Metadata-Version: 2.1
Name: spider_rs
Version: 0.0.13
Classifier: Programming Language :: Rust
Classifier: Programming Language :: Python :: Implementation :: CPython
Classifier: Programming Language :: Python :: Implementation :: PyPy
License-File: LICENSE.txt
Summary: The fastest web crawler written in Rust ported to nodejs.
Requires-Python: >=3.7
Description-Content-Type: text/markdown; charset=UTF-8; variant=GFM
Project-URL: Source Code, https://github.com/spider-rs/spider-nodejs

# spider-py

The [spider](https://github.com/spider-rs/spider) project ported to Python.

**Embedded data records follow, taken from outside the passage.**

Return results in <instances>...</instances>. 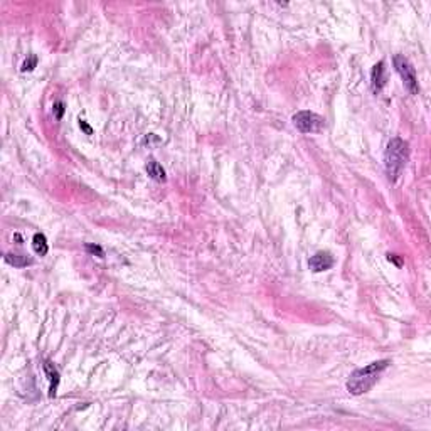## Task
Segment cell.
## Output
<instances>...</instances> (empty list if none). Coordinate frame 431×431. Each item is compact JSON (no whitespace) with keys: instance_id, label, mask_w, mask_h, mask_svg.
<instances>
[{"instance_id":"obj_1","label":"cell","mask_w":431,"mask_h":431,"mask_svg":"<svg viewBox=\"0 0 431 431\" xmlns=\"http://www.w3.org/2000/svg\"><path fill=\"white\" fill-rule=\"evenodd\" d=\"M389 360H376V362H371L369 366L357 369L351 374L347 381V391L354 396H359V394H364L367 391H371L374 388V384L379 381L381 374L388 369Z\"/></svg>"},{"instance_id":"obj_2","label":"cell","mask_w":431,"mask_h":431,"mask_svg":"<svg viewBox=\"0 0 431 431\" xmlns=\"http://www.w3.org/2000/svg\"><path fill=\"white\" fill-rule=\"evenodd\" d=\"M409 157V147L408 142H404L403 138L396 137L388 143V149L384 152V167L388 179L394 182L403 172L406 162Z\"/></svg>"},{"instance_id":"obj_3","label":"cell","mask_w":431,"mask_h":431,"mask_svg":"<svg viewBox=\"0 0 431 431\" xmlns=\"http://www.w3.org/2000/svg\"><path fill=\"white\" fill-rule=\"evenodd\" d=\"M392 61H394V68H396V71L399 73V76H401V79H403V84L406 86V89H408L411 94H418V91H420V84H418L416 71H414L411 63H409V61L406 59L404 56H401V54L394 56Z\"/></svg>"},{"instance_id":"obj_4","label":"cell","mask_w":431,"mask_h":431,"mask_svg":"<svg viewBox=\"0 0 431 431\" xmlns=\"http://www.w3.org/2000/svg\"><path fill=\"white\" fill-rule=\"evenodd\" d=\"M293 125L302 133H320L325 128V120L313 112H298L293 115Z\"/></svg>"},{"instance_id":"obj_5","label":"cell","mask_w":431,"mask_h":431,"mask_svg":"<svg viewBox=\"0 0 431 431\" xmlns=\"http://www.w3.org/2000/svg\"><path fill=\"white\" fill-rule=\"evenodd\" d=\"M309 266L313 273L327 272V270H330L334 266V256L327 251H318L309 260Z\"/></svg>"},{"instance_id":"obj_6","label":"cell","mask_w":431,"mask_h":431,"mask_svg":"<svg viewBox=\"0 0 431 431\" xmlns=\"http://www.w3.org/2000/svg\"><path fill=\"white\" fill-rule=\"evenodd\" d=\"M371 84H372V91L376 94L381 93V89L384 88L386 84V68L384 63H377L374 68H372V75H371Z\"/></svg>"},{"instance_id":"obj_7","label":"cell","mask_w":431,"mask_h":431,"mask_svg":"<svg viewBox=\"0 0 431 431\" xmlns=\"http://www.w3.org/2000/svg\"><path fill=\"white\" fill-rule=\"evenodd\" d=\"M44 371L47 374V379H49V396L54 397L56 392H57V386H59V371L56 369L54 364L51 360H46L44 362Z\"/></svg>"},{"instance_id":"obj_8","label":"cell","mask_w":431,"mask_h":431,"mask_svg":"<svg viewBox=\"0 0 431 431\" xmlns=\"http://www.w3.org/2000/svg\"><path fill=\"white\" fill-rule=\"evenodd\" d=\"M147 172H149V175L154 180H157V182H163L167 177H165V170H163V167L160 165V163L157 162V160L152 158L149 163H147Z\"/></svg>"},{"instance_id":"obj_9","label":"cell","mask_w":431,"mask_h":431,"mask_svg":"<svg viewBox=\"0 0 431 431\" xmlns=\"http://www.w3.org/2000/svg\"><path fill=\"white\" fill-rule=\"evenodd\" d=\"M32 246H34V251L40 254V256H46L47 254V239L44 235H40V233H36L34 237H32Z\"/></svg>"},{"instance_id":"obj_10","label":"cell","mask_w":431,"mask_h":431,"mask_svg":"<svg viewBox=\"0 0 431 431\" xmlns=\"http://www.w3.org/2000/svg\"><path fill=\"white\" fill-rule=\"evenodd\" d=\"M5 261L9 263V265L15 266V268H24V266H27L32 263L31 258L24 256V254H10V253L5 254Z\"/></svg>"},{"instance_id":"obj_11","label":"cell","mask_w":431,"mask_h":431,"mask_svg":"<svg viewBox=\"0 0 431 431\" xmlns=\"http://www.w3.org/2000/svg\"><path fill=\"white\" fill-rule=\"evenodd\" d=\"M36 64H38V57L36 56H31L29 59L24 61L22 64V71H32V69L36 68Z\"/></svg>"},{"instance_id":"obj_12","label":"cell","mask_w":431,"mask_h":431,"mask_svg":"<svg viewBox=\"0 0 431 431\" xmlns=\"http://www.w3.org/2000/svg\"><path fill=\"white\" fill-rule=\"evenodd\" d=\"M52 112H54V117L57 118V120H61L63 118V113H64V103L63 101H56L54 106H52Z\"/></svg>"},{"instance_id":"obj_13","label":"cell","mask_w":431,"mask_h":431,"mask_svg":"<svg viewBox=\"0 0 431 431\" xmlns=\"http://www.w3.org/2000/svg\"><path fill=\"white\" fill-rule=\"evenodd\" d=\"M86 249H88L89 253H93V254L96 253V254H98V256H100V258H103V249H101L100 246H93V244H88V246H86Z\"/></svg>"},{"instance_id":"obj_14","label":"cell","mask_w":431,"mask_h":431,"mask_svg":"<svg viewBox=\"0 0 431 431\" xmlns=\"http://www.w3.org/2000/svg\"><path fill=\"white\" fill-rule=\"evenodd\" d=\"M79 126H81V130H83L86 135H91V133H93V128H91V126H89L84 120H79Z\"/></svg>"},{"instance_id":"obj_15","label":"cell","mask_w":431,"mask_h":431,"mask_svg":"<svg viewBox=\"0 0 431 431\" xmlns=\"http://www.w3.org/2000/svg\"><path fill=\"white\" fill-rule=\"evenodd\" d=\"M388 258H389V261L392 260L394 263H396L397 266H401V261H399V260H397V258H396V254H388Z\"/></svg>"}]
</instances>
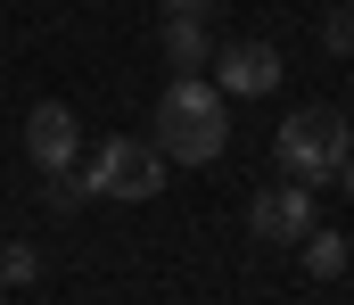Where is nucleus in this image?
I'll list each match as a JSON object with an SVG mask.
<instances>
[{
  "mask_svg": "<svg viewBox=\"0 0 354 305\" xmlns=\"http://www.w3.org/2000/svg\"><path fill=\"white\" fill-rule=\"evenodd\" d=\"M338 182H346V198H354V157H346V165H338Z\"/></svg>",
  "mask_w": 354,
  "mask_h": 305,
  "instance_id": "obj_12",
  "label": "nucleus"
},
{
  "mask_svg": "<svg viewBox=\"0 0 354 305\" xmlns=\"http://www.w3.org/2000/svg\"><path fill=\"white\" fill-rule=\"evenodd\" d=\"M25 157H33V174H75L83 132H75V107H66V100L25 107Z\"/></svg>",
  "mask_w": 354,
  "mask_h": 305,
  "instance_id": "obj_4",
  "label": "nucleus"
},
{
  "mask_svg": "<svg viewBox=\"0 0 354 305\" xmlns=\"http://www.w3.org/2000/svg\"><path fill=\"white\" fill-rule=\"evenodd\" d=\"M174 17H214V0H165Z\"/></svg>",
  "mask_w": 354,
  "mask_h": 305,
  "instance_id": "obj_11",
  "label": "nucleus"
},
{
  "mask_svg": "<svg viewBox=\"0 0 354 305\" xmlns=\"http://www.w3.org/2000/svg\"><path fill=\"white\" fill-rule=\"evenodd\" d=\"M157 149L174 165H214L231 149V115H223V91L198 83V75H174L157 91Z\"/></svg>",
  "mask_w": 354,
  "mask_h": 305,
  "instance_id": "obj_1",
  "label": "nucleus"
},
{
  "mask_svg": "<svg viewBox=\"0 0 354 305\" xmlns=\"http://www.w3.org/2000/svg\"><path fill=\"white\" fill-rule=\"evenodd\" d=\"M165 58H174V75H198L206 58H214V33H206V17H165Z\"/></svg>",
  "mask_w": 354,
  "mask_h": 305,
  "instance_id": "obj_7",
  "label": "nucleus"
},
{
  "mask_svg": "<svg viewBox=\"0 0 354 305\" xmlns=\"http://www.w3.org/2000/svg\"><path fill=\"white\" fill-rule=\"evenodd\" d=\"M0 305H8V289H0Z\"/></svg>",
  "mask_w": 354,
  "mask_h": 305,
  "instance_id": "obj_13",
  "label": "nucleus"
},
{
  "mask_svg": "<svg viewBox=\"0 0 354 305\" xmlns=\"http://www.w3.org/2000/svg\"><path fill=\"white\" fill-rule=\"evenodd\" d=\"M272 149H280V174H288V182L322 190V182H338V165L354 157V132H346L338 107H297V115L272 132Z\"/></svg>",
  "mask_w": 354,
  "mask_h": 305,
  "instance_id": "obj_2",
  "label": "nucleus"
},
{
  "mask_svg": "<svg viewBox=\"0 0 354 305\" xmlns=\"http://www.w3.org/2000/svg\"><path fill=\"white\" fill-rule=\"evenodd\" d=\"M33 281H41V256L25 239H0V289H33Z\"/></svg>",
  "mask_w": 354,
  "mask_h": 305,
  "instance_id": "obj_9",
  "label": "nucleus"
},
{
  "mask_svg": "<svg viewBox=\"0 0 354 305\" xmlns=\"http://www.w3.org/2000/svg\"><path fill=\"white\" fill-rule=\"evenodd\" d=\"M297 248H305V272H313V281H338V272H346V239H338V231H305Z\"/></svg>",
  "mask_w": 354,
  "mask_h": 305,
  "instance_id": "obj_8",
  "label": "nucleus"
},
{
  "mask_svg": "<svg viewBox=\"0 0 354 305\" xmlns=\"http://www.w3.org/2000/svg\"><path fill=\"white\" fill-rule=\"evenodd\" d=\"M346 8H354V0H346Z\"/></svg>",
  "mask_w": 354,
  "mask_h": 305,
  "instance_id": "obj_14",
  "label": "nucleus"
},
{
  "mask_svg": "<svg viewBox=\"0 0 354 305\" xmlns=\"http://www.w3.org/2000/svg\"><path fill=\"white\" fill-rule=\"evenodd\" d=\"M214 91H231V100H264L280 91V50L272 41H214Z\"/></svg>",
  "mask_w": 354,
  "mask_h": 305,
  "instance_id": "obj_5",
  "label": "nucleus"
},
{
  "mask_svg": "<svg viewBox=\"0 0 354 305\" xmlns=\"http://www.w3.org/2000/svg\"><path fill=\"white\" fill-rule=\"evenodd\" d=\"M83 190L91 198H157L165 190V149H149V140H132V132H115V140H99L83 165Z\"/></svg>",
  "mask_w": 354,
  "mask_h": 305,
  "instance_id": "obj_3",
  "label": "nucleus"
},
{
  "mask_svg": "<svg viewBox=\"0 0 354 305\" xmlns=\"http://www.w3.org/2000/svg\"><path fill=\"white\" fill-rule=\"evenodd\" d=\"M322 50H354V8H330L322 17Z\"/></svg>",
  "mask_w": 354,
  "mask_h": 305,
  "instance_id": "obj_10",
  "label": "nucleus"
},
{
  "mask_svg": "<svg viewBox=\"0 0 354 305\" xmlns=\"http://www.w3.org/2000/svg\"><path fill=\"white\" fill-rule=\"evenodd\" d=\"M248 231H256L264 248H297V239L313 231V190H305V182H272L264 198L248 206Z\"/></svg>",
  "mask_w": 354,
  "mask_h": 305,
  "instance_id": "obj_6",
  "label": "nucleus"
}]
</instances>
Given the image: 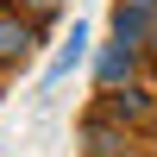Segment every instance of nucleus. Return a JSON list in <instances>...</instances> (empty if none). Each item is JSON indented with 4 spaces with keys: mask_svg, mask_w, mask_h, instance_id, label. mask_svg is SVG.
Returning <instances> with one entry per match:
<instances>
[{
    "mask_svg": "<svg viewBox=\"0 0 157 157\" xmlns=\"http://www.w3.org/2000/svg\"><path fill=\"white\" fill-rule=\"evenodd\" d=\"M32 44H38V19H32V13H6V6H0V63H19Z\"/></svg>",
    "mask_w": 157,
    "mask_h": 157,
    "instance_id": "1",
    "label": "nucleus"
},
{
    "mask_svg": "<svg viewBox=\"0 0 157 157\" xmlns=\"http://www.w3.org/2000/svg\"><path fill=\"white\" fill-rule=\"evenodd\" d=\"M132 69H138V44H126V38H120L113 50H101V63H94V82L113 94L120 82H132Z\"/></svg>",
    "mask_w": 157,
    "mask_h": 157,
    "instance_id": "2",
    "label": "nucleus"
},
{
    "mask_svg": "<svg viewBox=\"0 0 157 157\" xmlns=\"http://www.w3.org/2000/svg\"><path fill=\"white\" fill-rule=\"evenodd\" d=\"M82 57H88V32H82V25H75V32L63 38V50H57V63H50V69H44V88H57L63 75H69L75 63H82Z\"/></svg>",
    "mask_w": 157,
    "mask_h": 157,
    "instance_id": "3",
    "label": "nucleus"
},
{
    "mask_svg": "<svg viewBox=\"0 0 157 157\" xmlns=\"http://www.w3.org/2000/svg\"><path fill=\"white\" fill-rule=\"evenodd\" d=\"M88 151H94V157H126V132H120V126H107V113L88 120Z\"/></svg>",
    "mask_w": 157,
    "mask_h": 157,
    "instance_id": "4",
    "label": "nucleus"
},
{
    "mask_svg": "<svg viewBox=\"0 0 157 157\" xmlns=\"http://www.w3.org/2000/svg\"><path fill=\"white\" fill-rule=\"evenodd\" d=\"M25 6H32V19H38V25H44V19H50V13H57V6H63V0H25Z\"/></svg>",
    "mask_w": 157,
    "mask_h": 157,
    "instance_id": "5",
    "label": "nucleus"
},
{
    "mask_svg": "<svg viewBox=\"0 0 157 157\" xmlns=\"http://www.w3.org/2000/svg\"><path fill=\"white\" fill-rule=\"evenodd\" d=\"M145 44H151V57H157V19H151V38H145Z\"/></svg>",
    "mask_w": 157,
    "mask_h": 157,
    "instance_id": "6",
    "label": "nucleus"
},
{
    "mask_svg": "<svg viewBox=\"0 0 157 157\" xmlns=\"http://www.w3.org/2000/svg\"><path fill=\"white\" fill-rule=\"evenodd\" d=\"M138 6H151V13H157V0H138Z\"/></svg>",
    "mask_w": 157,
    "mask_h": 157,
    "instance_id": "7",
    "label": "nucleus"
}]
</instances>
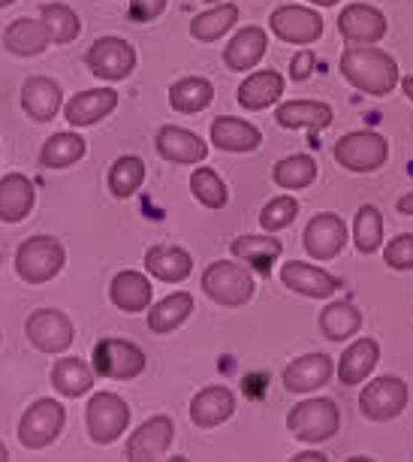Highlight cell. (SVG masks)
Wrapping results in <instances>:
<instances>
[{
    "instance_id": "6da1fadb",
    "label": "cell",
    "mask_w": 413,
    "mask_h": 462,
    "mask_svg": "<svg viewBox=\"0 0 413 462\" xmlns=\"http://www.w3.org/2000/svg\"><path fill=\"white\" fill-rule=\"evenodd\" d=\"M341 76L356 91L372 94V97H386L401 82L399 64L390 51L377 46H359V42H347V49L341 51Z\"/></svg>"
},
{
    "instance_id": "7a4b0ae2",
    "label": "cell",
    "mask_w": 413,
    "mask_h": 462,
    "mask_svg": "<svg viewBox=\"0 0 413 462\" xmlns=\"http://www.w3.org/2000/svg\"><path fill=\"white\" fill-rule=\"evenodd\" d=\"M202 291L206 296L224 309H242L253 300V275H251V266H244L242 260L233 263V260H215V263L206 266V273L199 278Z\"/></svg>"
},
{
    "instance_id": "3957f363",
    "label": "cell",
    "mask_w": 413,
    "mask_h": 462,
    "mask_svg": "<svg viewBox=\"0 0 413 462\" xmlns=\"http://www.w3.org/2000/svg\"><path fill=\"white\" fill-rule=\"evenodd\" d=\"M64 263L67 251L55 236H31L15 251V273H19L22 282L33 287L49 284L51 278H58Z\"/></svg>"
},
{
    "instance_id": "277c9868",
    "label": "cell",
    "mask_w": 413,
    "mask_h": 462,
    "mask_svg": "<svg viewBox=\"0 0 413 462\" xmlns=\"http://www.w3.org/2000/svg\"><path fill=\"white\" fill-rule=\"evenodd\" d=\"M287 430L293 432V439L305 444L329 441L341 430V411L332 399H302L287 414Z\"/></svg>"
},
{
    "instance_id": "5b68a950",
    "label": "cell",
    "mask_w": 413,
    "mask_h": 462,
    "mask_svg": "<svg viewBox=\"0 0 413 462\" xmlns=\"http://www.w3.org/2000/svg\"><path fill=\"white\" fill-rule=\"evenodd\" d=\"M91 365L106 381H133L148 369V356L142 347L127 338H100L94 345Z\"/></svg>"
},
{
    "instance_id": "8992f818",
    "label": "cell",
    "mask_w": 413,
    "mask_h": 462,
    "mask_svg": "<svg viewBox=\"0 0 413 462\" xmlns=\"http://www.w3.org/2000/svg\"><path fill=\"white\" fill-rule=\"evenodd\" d=\"M410 402V390L399 374H381V378L368 381L363 396H359V411L372 423H390L404 414Z\"/></svg>"
},
{
    "instance_id": "52a82bcc",
    "label": "cell",
    "mask_w": 413,
    "mask_h": 462,
    "mask_svg": "<svg viewBox=\"0 0 413 462\" xmlns=\"http://www.w3.org/2000/svg\"><path fill=\"white\" fill-rule=\"evenodd\" d=\"M332 154L347 172H374L390 161V143L377 130H353L338 139Z\"/></svg>"
},
{
    "instance_id": "ba28073f",
    "label": "cell",
    "mask_w": 413,
    "mask_h": 462,
    "mask_svg": "<svg viewBox=\"0 0 413 462\" xmlns=\"http://www.w3.org/2000/svg\"><path fill=\"white\" fill-rule=\"evenodd\" d=\"M67 411L58 399H37L19 420V441L24 450H46L64 432Z\"/></svg>"
},
{
    "instance_id": "9c48e42d",
    "label": "cell",
    "mask_w": 413,
    "mask_h": 462,
    "mask_svg": "<svg viewBox=\"0 0 413 462\" xmlns=\"http://www.w3.org/2000/svg\"><path fill=\"white\" fill-rule=\"evenodd\" d=\"M130 417H133V411H130V405L118 393H94L85 408L87 435H91L94 444L106 448V444L118 441L127 432Z\"/></svg>"
},
{
    "instance_id": "30bf717a",
    "label": "cell",
    "mask_w": 413,
    "mask_h": 462,
    "mask_svg": "<svg viewBox=\"0 0 413 462\" xmlns=\"http://www.w3.org/2000/svg\"><path fill=\"white\" fill-rule=\"evenodd\" d=\"M24 336L40 354H64L76 338V327L64 311L37 309L24 320Z\"/></svg>"
},
{
    "instance_id": "8fae6325",
    "label": "cell",
    "mask_w": 413,
    "mask_h": 462,
    "mask_svg": "<svg viewBox=\"0 0 413 462\" xmlns=\"http://www.w3.org/2000/svg\"><path fill=\"white\" fill-rule=\"evenodd\" d=\"M85 64L96 79L124 82L136 69V49L121 37H100L91 42V49H87Z\"/></svg>"
},
{
    "instance_id": "7c38bea8",
    "label": "cell",
    "mask_w": 413,
    "mask_h": 462,
    "mask_svg": "<svg viewBox=\"0 0 413 462\" xmlns=\"http://www.w3.org/2000/svg\"><path fill=\"white\" fill-rule=\"evenodd\" d=\"M271 33L289 46H311L323 37V15L311 6H278L269 19Z\"/></svg>"
},
{
    "instance_id": "4fadbf2b",
    "label": "cell",
    "mask_w": 413,
    "mask_h": 462,
    "mask_svg": "<svg viewBox=\"0 0 413 462\" xmlns=\"http://www.w3.org/2000/svg\"><path fill=\"white\" fill-rule=\"evenodd\" d=\"M347 224L341 221V215L335 212H320L314 215L305 226L302 245L307 251V257L314 260H335L341 251L347 248Z\"/></svg>"
},
{
    "instance_id": "5bb4252c",
    "label": "cell",
    "mask_w": 413,
    "mask_h": 462,
    "mask_svg": "<svg viewBox=\"0 0 413 462\" xmlns=\"http://www.w3.org/2000/svg\"><path fill=\"white\" fill-rule=\"evenodd\" d=\"M172 439H175L172 417L157 414V417H151V420H145L127 439L124 459H130V462H154V459H163L166 450L172 448Z\"/></svg>"
},
{
    "instance_id": "9a60e30c",
    "label": "cell",
    "mask_w": 413,
    "mask_h": 462,
    "mask_svg": "<svg viewBox=\"0 0 413 462\" xmlns=\"http://www.w3.org/2000/svg\"><path fill=\"white\" fill-rule=\"evenodd\" d=\"M386 15L377 10V6L368 4H350L341 10L338 15V33L347 42H359V46H374L386 37Z\"/></svg>"
},
{
    "instance_id": "2e32d148",
    "label": "cell",
    "mask_w": 413,
    "mask_h": 462,
    "mask_svg": "<svg viewBox=\"0 0 413 462\" xmlns=\"http://www.w3.org/2000/svg\"><path fill=\"white\" fill-rule=\"evenodd\" d=\"M154 148L163 161L170 163H184V167H193V163H202L208 154V145L206 139L199 134H193L188 127H175V125H166L157 130L154 136Z\"/></svg>"
},
{
    "instance_id": "e0dca14e",
    "label": "cell",
    "mask_w": 413,
    "mask_h": 462,
    "mask_svg": "<svg viewBox=\"0 0 413 462\" xmlns=\"http://www.w3.org/2000/svg\"><path fill=\"white\" fill-rule=\"evenodd\" d=\"M280 282L289 287L298 296H307V300H329V296L338 293L341 282L332 273L311 263H298V260H289V263L280 266Z\"/></svg>"
},
{
    "instance_id": "ac0fdd59",
    "label": "cell",
    "mask_w": 413,
    "mask_h": 462,
    "mask_svg": "<svg viewBox=\"0 0 413 462\" xmlns=\"http://www.w3.org/2000/svg\"><path fill=\"white\" fill-rule=\"evenodd\" d=\"M22 109L31 121L46 125V121L58 118V112H64V91L49 76H31L22 85Z\"/></svg>"
},
{
    "instance_id": "d6986e66",
    "label": "cell",
    "mask_w": 413,
    "mask_h": 462,
    "mask_svg": "<svg viewBox=\"0 0 413 462\" xmlns=\"http://www.w3.org/2000/svg\"><path fill=\"white\" fill-rule=\"evenodd\" d=\"M118 109L115 88H87L64 103V118L73 127H94L96 121L109 118Z\"/></svg>"
},
{
    "instance_id": "ffe728a7",
    "label": "cell",
    "mask_w": 413,
    "mask_h": 462,
    "mask_svg": "<svg viewBox=\"0 0 413 462\" xmlns=\"http://www.w3.org/2000/svg\"><path fill=\"white\" fill-rule=\"evenodd\" d=\"M233 414H235V393L230 387H224V383L202 387L190 399V420L199 430H215V426L230 420Z\"/></svg>"
},
{
    "instance_id": "44dd1931",
    "label": "cell",
    "mask_w": 413,
    "mask_h": 462,
    "mask_svg": "<svg viewBox=\"0 0 413 462\" xmlns=\"http://www.w3.org/2000/svg\"><path fill=\"white\" fill-rule=\"evenodd\" d=\"M332 374H335V363L329 354H305L284 369V387L289 393H314L326 387Z\"/></svg>"
},
{
    "instance_id": "7402d4cb",
    "label": "cell",
    "mask_w": 413,
    "mask_h": 462,
    "mask_svg": "<svg viewBox=\"0 0 413 462\" xmlns=\"http://www.w3.org/2000/svg\"><path fill=\"white\" fill-rule=\"evenodd\" d=\"M266 49H269V33L260 24H248V28H242L224 46V64L233 73H244V69H253L266 58Z\"/></svg>"
},
{
    "instance_id": "603a6c76",
    "label": "cell",
    "mask_w": 413,
    "mask_h": 462,
    "mask_svg": "<svg viewBox=\"0 0 413 462\" xmlns=\"http://www.w3.org/2000/svg\"><path fill=\"white\" fill-rule=\"evenodd\" d=\"M51 46V37L42 19H13L4 31V49L15 58H37Z\"/></svg>"
},
{
    "instance_id": "cb8c5ba5",
    "label": "cell",
    "mask_w": 413,
    "mask_h": 462,
    "mask_svg": "<svg viewBox=\"0 0 413 462\" xmlns=\"http://www.w3.org/2000/svg\"><path fill=\"white\" fill-rule=\"evenodd\" d=\"M151 293H154V287H151V282H148V275L133 273V269L118 273L109 284L112 305L121 311H127V315H139V311L151 309Z\"/></svg>"
},
{
    "instance_id": "d4e9b609",
    "label": "cell",
    "mask_w": 413,
    "mask_h": 462,
    "mask_svg": "<svg viewBox=\"0 0 413 462\" xmlns=\"http://www.w3.org/2000/svg\"><path fill=\"white\" fill-rule=\"evenodd\" d=\"M212 143L221 152L230 154H251L257 152L262 143V134L251 121L244 118H233V116H221L212 121Z\"/></svg>"
},
{
    "instance_id": "484cf974",
    "label": "cell",
    "mask_w": 413,
    "mask_h": 462,
    "mask_svg": "<svg viewBox=\"0 0 413 462\" xmlns=\"http://www.w3.org/2000/svg\"><path fill=\"white\" fill-rule=\"evenodd\" d=\"M332 118H335V112L323 100H289L275 109V121L284 130L307 127L311 134H317V130H326L332 125Z\"/></svg>"
},
{
    "instance_id": "4316f807",
    "label": "cell",
    "mask_w": 413,
    "mask_h": 462,
    "mask_svg": "<svg viewBox=\"0 0 413 462\" xmlns=\"http://www.w3.org/2000/svg\"><path fill=\"white\" fill-rule=\"evenodd\" d=\"M145 269L163 284H181L193 273V257L179 245H154L145 251Z\"/></svg>"
},
{
    "instance_id": "83f0119b",
    "label": "cell",
    "mask_w": 413,
    "mask_h": 462,
    "mask_svg": "<svg viewBox=\"0 0 413 462\" xmlns=\"http://www.w3.org/2000/svg\"><path fill=\"white\" fill-rule=\"evenodd\" d=\"M284 76L275 69H257V73L244 76V82L239 85V103L248 112H262L284 97Z\"/></svg>"
},
{
    "instance_id": "f1b7e54d",
    "label": "cell",
    "mask_w": 413,
    "mask_h": 462,
    "mask_svg": "<svg viewBox=\"0 0 413 462\" xmlns=\"http://www.w3.org/2000/svg\"><path fill=\"white\" fill-rule=\"evenodd\" d=\"M33 203H37V190H33L31 179L22 172H10L0 179V221L19 224L31 215Z\"/></svg>"
},
{
    "instance_id": "f546056e",
    "label": "cell",
    "mask_w": 413,
    "mask_h": 462,
    "mask_svg": "<svg viewBox=\"0 0 413 462\" xmlns=\"http://www.w3.org/2000/svg\"><path fill=\"white\" fill-rule=\"evenodd\" d=\"M377 363H381V345H377L374 338L363 336V338H356L344 354H341L335 372H338L341 383L356 387V383H363L368 374L377 369Z\"/></svg>"
},
{
    "instance_id": "4dcf8cb0",
    "label": "cell",
    "mask_w": 413,
    "mask_h": 462,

Test url: `https://espn.com`

| `libraries`                    | `pages`   | `speed` |
| :----------------------------- | :-------- | :------ |
| **`spider-rs(python): crawl`** | `150,387` | `186s`  |
| **`scrapy(python): crawl`**    | `49,598`  | `1h`    |

The benches above were ran on a mac m1, spider on linux arm machines performs about 2-10x faster.

## Getting Started

1. `pip install spider_rs`


```python
import asyncio

from spider_rs import Website

async def main():
    website = Website("https://choosealicense.com")
    website.crawl()
    print(website.get_links())

asyncio.run(main())
```

View the [examples](./examples/) to learn more.

## Development

Install maturin `pipx install maturin` and python.

1. `maturin develop`

## Benchmarks

View [bench](./bench/) to see the results.

## Issues

Please submit a Github issue for any issues found.